This Time Magazine article is a frontal assault on the legitimacy and gravity of the Constitution in a news opinion article titled to alarm people over our Constitution “Under Siege.” Time Magazine is perpetrating a “Siege” on the Constitution while warning about it at the same time. This is a classic propaganda construct.
“If the Constitution was intended to limit the federal government, it sure doesn’t say so. Article I, Section 8, the longest section of the longest article of the Constitution, is a drumroll of congressional power. And it ends with the “necessary and proper” clause, which delegates to Congress the power “to make all laws which shall be necessary and proper for carrying into Execution the foregoing Powers, and all other powers vested by this Constitution in the Government of the United States, or in any Department or Officer thereof.” Limited government indeed.”
U.S. Constitution, Article I, Section 8
The Congress shall have power to lay and collect taxes, duties, imposts and excises, to pay the debts and provide for the common defense and general welfare of the United States; but all duties, imposts and excises shall be uniform throughout the United States;
- To borrow money on the credit of the United States;
- To regulate commerce with foreign nations, and among the several states, and with the Indian tribes;
- To establish a uniform rule of naturalization, and uniform laws on the subject of bankruptcies throughout the United States;
- To coin money, regulate the value thereof, and of foreign coin, and fix the standard of weights and measures;
- To provide for the punishment of counterfeiting the securities and current coin of the United States;
- To establish post offices and post roads;
- To promote the progress of science and useful arts, by securing for limited times to authors and inventors the exclusive right to their respective writings and discoveries;
- To constitute tribunals inferior to the Supreme Court;
- To define and punish piracies and felonies committed on the high seas, and offenses against the law of nations;
- To declare war, grant letters of marque and reprisal, and make rules concerning captures on land and water;
- To raise and support armies, but no appropriation of money to that use shall be for a longer term than two years;
- To provide and maintain a navy;
- To make rules for the government and regulation of the land and naval forces;
- To provide for calling forth the militia to execute the laws of the union, suppress insurrections and repel invasions;
- To provide for organizing, arming, and disciplining, the militia, and for governing such part of them as may be employed in the service of the United States, reserving to the states respectively, the appointment of the officers, and the authority of training the militia according to the discipline prescribed by Congress;
- To exercise exclusive legislation in all cases whatsoever, over such District (not exceeding ten miles square) as may, by cession of particular states, and the acceptance of Congress, become the seat of the government of the United States, and to exercise like authority over all places purchased by the consent of the legislature of the state in which the same shall be, for the erection of forts, magazines, arsenals, dockyards, and other needful buildings;–And
- To make all laws which shall be necessary and proper for carrying into execution the foregoing powers, and all other powers vested by this Constitution in the government of the United States, or in any department or officer thereof.

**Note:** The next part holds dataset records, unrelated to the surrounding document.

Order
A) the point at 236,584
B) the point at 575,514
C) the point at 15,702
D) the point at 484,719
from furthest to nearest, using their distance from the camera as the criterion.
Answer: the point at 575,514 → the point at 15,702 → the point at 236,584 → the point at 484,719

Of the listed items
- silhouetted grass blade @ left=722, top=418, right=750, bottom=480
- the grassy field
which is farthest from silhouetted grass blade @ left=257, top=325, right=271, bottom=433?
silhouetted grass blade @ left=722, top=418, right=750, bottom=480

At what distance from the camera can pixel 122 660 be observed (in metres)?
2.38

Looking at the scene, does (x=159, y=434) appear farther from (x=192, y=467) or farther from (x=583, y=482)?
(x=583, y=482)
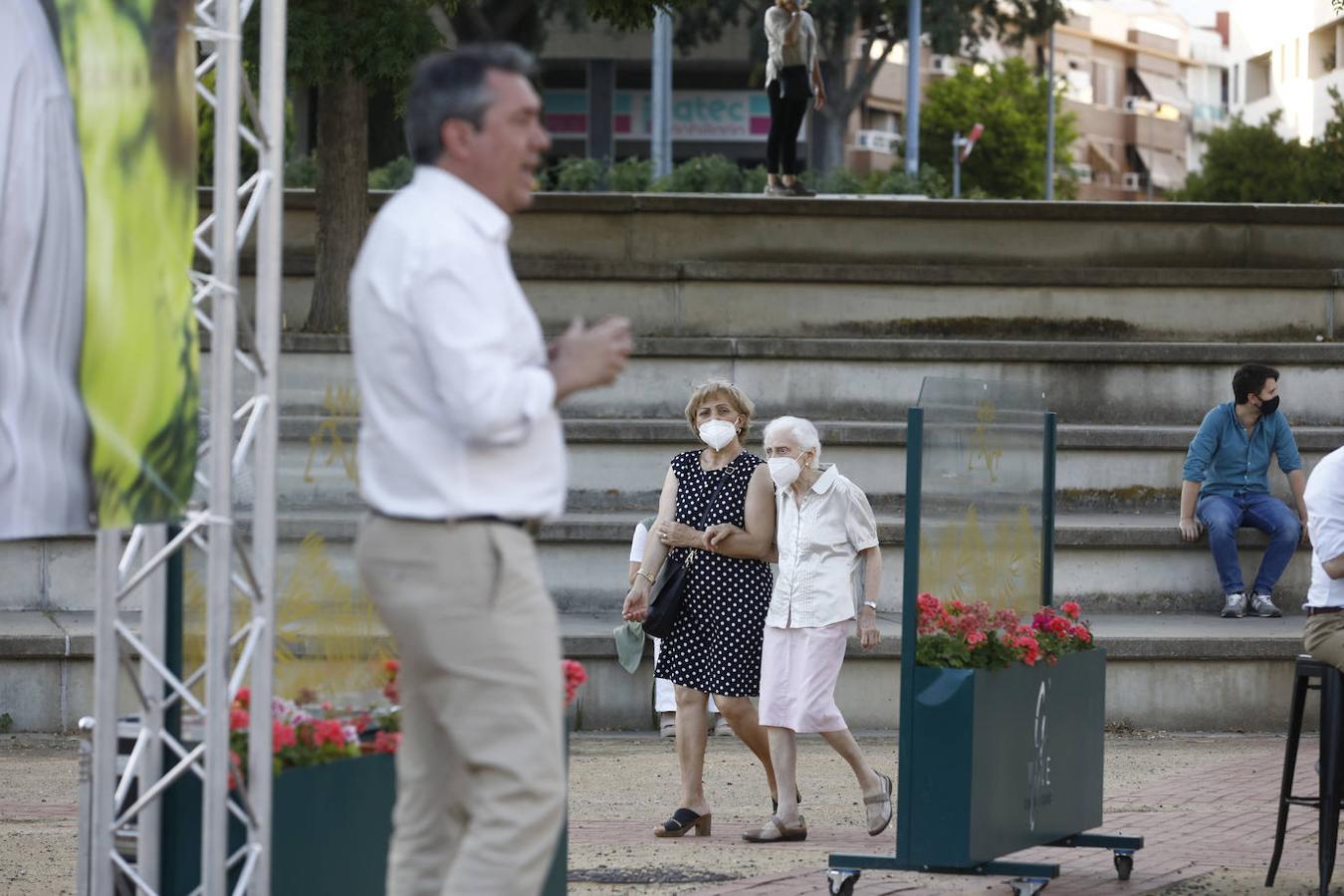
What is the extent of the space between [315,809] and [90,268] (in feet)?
4.64

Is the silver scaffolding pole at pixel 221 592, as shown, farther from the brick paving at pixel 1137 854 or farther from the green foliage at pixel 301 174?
the green foliage at pixel 301 174

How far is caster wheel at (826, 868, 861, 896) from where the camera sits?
7058 millimetres

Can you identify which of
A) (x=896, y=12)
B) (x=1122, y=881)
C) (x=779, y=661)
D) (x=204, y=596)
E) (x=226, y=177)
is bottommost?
(x=1122, y=881)

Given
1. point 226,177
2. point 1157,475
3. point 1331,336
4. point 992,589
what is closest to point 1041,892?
point 992,589

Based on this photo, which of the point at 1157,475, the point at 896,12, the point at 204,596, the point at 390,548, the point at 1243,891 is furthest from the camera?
the point at 896,12

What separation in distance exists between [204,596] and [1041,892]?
324 cm

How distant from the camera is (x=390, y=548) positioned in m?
4.18

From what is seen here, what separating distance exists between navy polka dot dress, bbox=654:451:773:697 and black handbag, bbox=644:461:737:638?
2 centimetres

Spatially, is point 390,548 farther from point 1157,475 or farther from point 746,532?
point 1157,475

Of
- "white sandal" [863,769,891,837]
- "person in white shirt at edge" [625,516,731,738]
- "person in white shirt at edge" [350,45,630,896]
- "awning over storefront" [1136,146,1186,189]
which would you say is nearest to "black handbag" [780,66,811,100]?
"person in white shirt at edge" [625,516,731,738]

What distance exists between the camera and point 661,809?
941 cm

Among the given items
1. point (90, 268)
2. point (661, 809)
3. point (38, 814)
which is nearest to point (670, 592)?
point (661, 809)

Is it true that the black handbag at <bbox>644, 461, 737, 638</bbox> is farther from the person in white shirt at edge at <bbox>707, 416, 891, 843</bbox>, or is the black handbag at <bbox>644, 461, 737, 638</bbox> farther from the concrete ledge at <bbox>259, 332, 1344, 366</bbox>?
the concrete ledge at <bbox>259, 332, 1344, 366</bbox>

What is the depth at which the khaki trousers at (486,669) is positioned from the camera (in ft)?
13.5
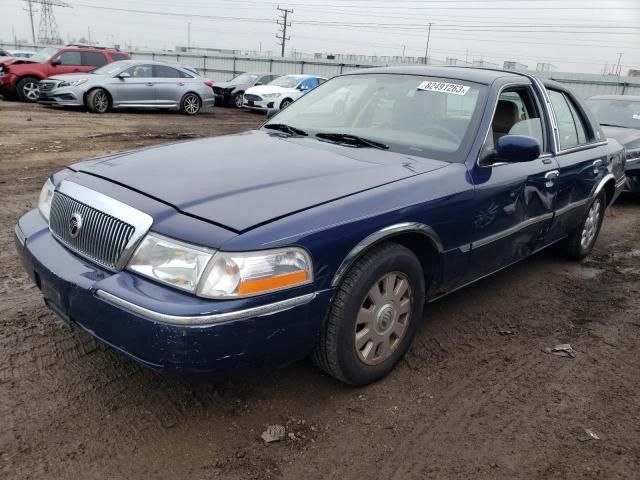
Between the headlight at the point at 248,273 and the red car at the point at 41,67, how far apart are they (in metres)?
16.2

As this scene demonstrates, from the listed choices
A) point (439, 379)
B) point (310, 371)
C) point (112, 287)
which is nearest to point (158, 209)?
point (112, 287)

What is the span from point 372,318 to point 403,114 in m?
1.52

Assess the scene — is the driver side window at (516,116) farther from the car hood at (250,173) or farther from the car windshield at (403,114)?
the car hood at (250,173)

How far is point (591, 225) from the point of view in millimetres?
5125

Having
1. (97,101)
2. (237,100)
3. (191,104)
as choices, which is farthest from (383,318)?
(237,100)

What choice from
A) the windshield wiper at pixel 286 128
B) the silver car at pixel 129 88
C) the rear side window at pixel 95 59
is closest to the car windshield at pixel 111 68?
the silver car at pixel 129 88

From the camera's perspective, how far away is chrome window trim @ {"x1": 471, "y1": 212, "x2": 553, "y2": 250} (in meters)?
3.29

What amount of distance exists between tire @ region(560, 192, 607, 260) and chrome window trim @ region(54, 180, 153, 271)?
156 inches

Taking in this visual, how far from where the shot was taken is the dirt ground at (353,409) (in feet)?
7.54

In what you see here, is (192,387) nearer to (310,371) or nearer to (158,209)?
(310,371)

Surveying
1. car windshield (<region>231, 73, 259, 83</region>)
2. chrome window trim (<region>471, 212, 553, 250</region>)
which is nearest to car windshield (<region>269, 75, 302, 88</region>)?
car windshield (<region>231, 73, 259, 83</region>)

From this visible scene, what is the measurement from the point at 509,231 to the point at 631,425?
4.36 feet

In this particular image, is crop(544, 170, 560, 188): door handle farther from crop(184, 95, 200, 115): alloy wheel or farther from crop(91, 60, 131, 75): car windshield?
crop(184, 95, 200, 115): alloy wheel

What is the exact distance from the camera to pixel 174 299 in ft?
6.98
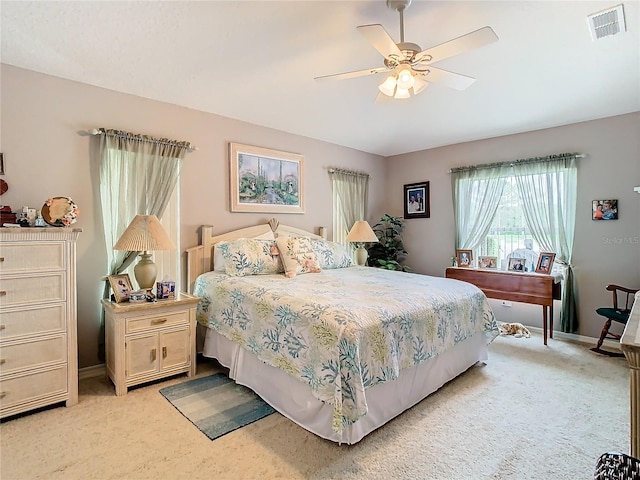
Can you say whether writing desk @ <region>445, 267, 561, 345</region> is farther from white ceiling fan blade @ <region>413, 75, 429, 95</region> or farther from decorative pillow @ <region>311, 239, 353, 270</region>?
white ceiling fan blade @ <region>413, 75, 429, 95</region>

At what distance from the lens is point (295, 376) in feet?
7.11

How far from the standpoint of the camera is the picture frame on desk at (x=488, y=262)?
454cm

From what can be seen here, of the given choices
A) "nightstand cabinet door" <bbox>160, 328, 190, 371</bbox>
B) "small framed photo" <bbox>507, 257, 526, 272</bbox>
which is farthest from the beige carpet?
"small framed photo" <bbox>507, 257, 526, 272</bbox>

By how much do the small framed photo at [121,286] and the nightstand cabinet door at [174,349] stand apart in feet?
1.41

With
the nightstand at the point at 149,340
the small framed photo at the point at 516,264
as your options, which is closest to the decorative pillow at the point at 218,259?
the nightstand at the point at 149,340

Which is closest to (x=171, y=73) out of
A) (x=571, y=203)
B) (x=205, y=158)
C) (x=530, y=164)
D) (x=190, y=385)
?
(x=205, y=158)

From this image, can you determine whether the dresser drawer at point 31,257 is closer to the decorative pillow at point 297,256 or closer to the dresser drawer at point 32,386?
the dresser drawer at point 32,386

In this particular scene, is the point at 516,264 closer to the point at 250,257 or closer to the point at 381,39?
the point at 250,257

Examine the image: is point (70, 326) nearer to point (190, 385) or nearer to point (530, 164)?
point (190, 385)

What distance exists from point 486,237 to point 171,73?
4.19 metres

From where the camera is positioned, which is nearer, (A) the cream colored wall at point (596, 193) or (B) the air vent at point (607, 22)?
(B) the air vent at point (607, 22)

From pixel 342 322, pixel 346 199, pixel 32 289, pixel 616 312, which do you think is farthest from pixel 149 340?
pixel 616 312

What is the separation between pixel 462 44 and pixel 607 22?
1.37 metres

Time Magazine’s interpretation of the Necessary and Proper Clause ignores the language that the Necessary and Proper Clause applies to “carrying into execution the foregoing [enumerated] powers.” The Necessary and Proper Cluase is not a general grant of government power as Time Magazine, and leftists, seem to think it is. It only grants Congress limited power to pass laws to execute already enumerated powers.
“…we shouldn’t be so delicate about changing the Constitution or reinterpreting it.”
Article 5 requires 75% of the legislatures of the states to amend the Constitution. The Founders intended it to be difficult to amend and they certainly did not intend for it to be “reinterpreted!”